Un día el Frente Nacional Africano consiguió el triunfo deseado y el encarcelado abandonó las rejas y Sudáfrica comenzó una nueva vida. La vida libre y esperanzada soñada durante tantos años por este hombre seguro de sí mismo y a su vez seguro de la no violencia a lo indio. Desde el interior de su cárcel, perdida en el mundo, consiguió lo que muchos, armas en mano, jamás habían conseguido. Ésta es la mayor herencia que nos deja Nelson Mandela, hermano nuestro, hombre entre los hombres.

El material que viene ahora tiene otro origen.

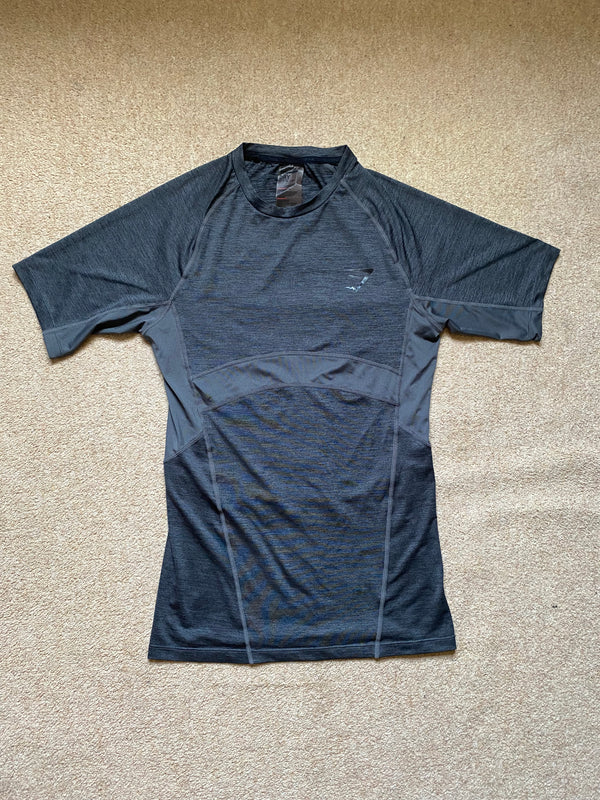 OG Gymshark Baselayer 2018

Vivimos tiempos malsanos, enfermos de patologías varias y de una casi desesperanza en aumento. Estamos consiguiendo que nadie crea ya en nadie y que los poderosos nos inunden con ejemplos rechazables y en absoluto modélicos. Estamos al borde de machacar la democracia que tantísimo nos había costado recuperar. Y que, hace pocos días, celebrábamos al conmemorar los 35 años de otorgarnos la presente Constitución, imperfecta pero posible, a la vez que recordábamos la personalidad de Adolfo Suárez, otro hombre honrado donde los haya. Un hombre que, en este preciso momento, se desconoce incluso a sí mismo, perdido en sus propios fantasmas. Un montón de realidades que debieran obligarnos a recuperar los deseos de ser mejores en la cúpula y en la base de la pirámide política, económica y social y hasta religiosa. Tenemos referentes, pero hemos decidido no hacerles caso, llevados de nuestras pasiones enfermizas y, cómo no, partidistas y dogmáticas. Enterrada la empatía, nos dedicamos a golpearnos entre nosotros al modo goyesco sin la menor compasión. Nos gusta hacernos daño. No solamente al adversario porque también a nosotros mismos. Una lástima haber llegado a tamaña muestra de deshumanización. España como un campo minado de enemistades.

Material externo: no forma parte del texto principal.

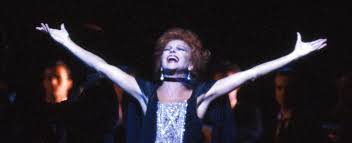 È morta milva, storica voce della canzone italiana. Yimee S1dev3ym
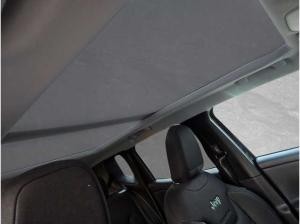 Jeep Renegade 1.5 MHEV Automatik North Star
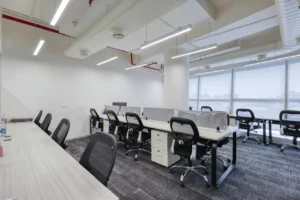 Truworx – Vatika Triangle, Sushant Lok Phase I, Golf Course Road Gurgaon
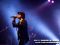Maximo Park: in arrivo il nuovo album e una data a Milano a febbraio Maximo Park: in arrivo il nuovo album e una data a Milano a febbraio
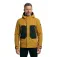 Revit Entropy H2O jacket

¿Para qué celebrar en nuestro país, y en tantos otros de este planeta agrietado, la muerte de Mandela, tras 27 años de prisión, entregados a la reconciliación y modificación de su anterior actitud violenta? Para nada de nada. En todo caso, para salvaguardar nuestra vulgaridad humana y política cubriéndola con la manta de una memoria en general sometida al olvido y a la traición de sus ideales.

No nos merecemos a este hombre que estamos convirtiendo en una especie de santo laico y, puede que también, en un ejemplo de santidad cristiana en contacto con el siempre presente arzobispo Desmond Tutu. Homenajes vergonzantes, comenzando por su tierra sudafricana, sometida a tantos errores que él mismo intentó solucionar y que sus sucesores han sido incapaces de mantenerse coherentes con una mínima sabiduría. Desde la gloria de Dios, Mandela llorará cuando contemple a su propio país y lo descubra de nuevo golpeado por los blancos dominantes y algunos negros subidos al machito del poder. Maldita sea.

Nosotros, admiradores de este sudafricano ejemplar, no merecemos cantar sus hazañas si no modificamos nuestras conductas y estamos decididos a mantener tantísimos apartheides como levantamos día tras día. Los pobres más pobres y los ricos más ricos, mientras criticamos al Papa Francisco, que nos invita al cambio de corazones de piedra en corazones de carne. Mejor sería hacer un gran silencio y meditar sus palabras, leídas en algún lugar público para todos los ciudadanos que lo desearan. Escucharle. Meditarle. Imitarle.

Magnanimidad, enfatizaba él. Magnanimidad urge practicar. En España y en el mundo. De tal manera que pongamos corazones y cerebros en sintonía y todos trabajemos por caminar el mismo camino de fraternidad y, si necesario fuera, de sacrificio por el bien común. Una poquita cárcel de nada. Vale la pena.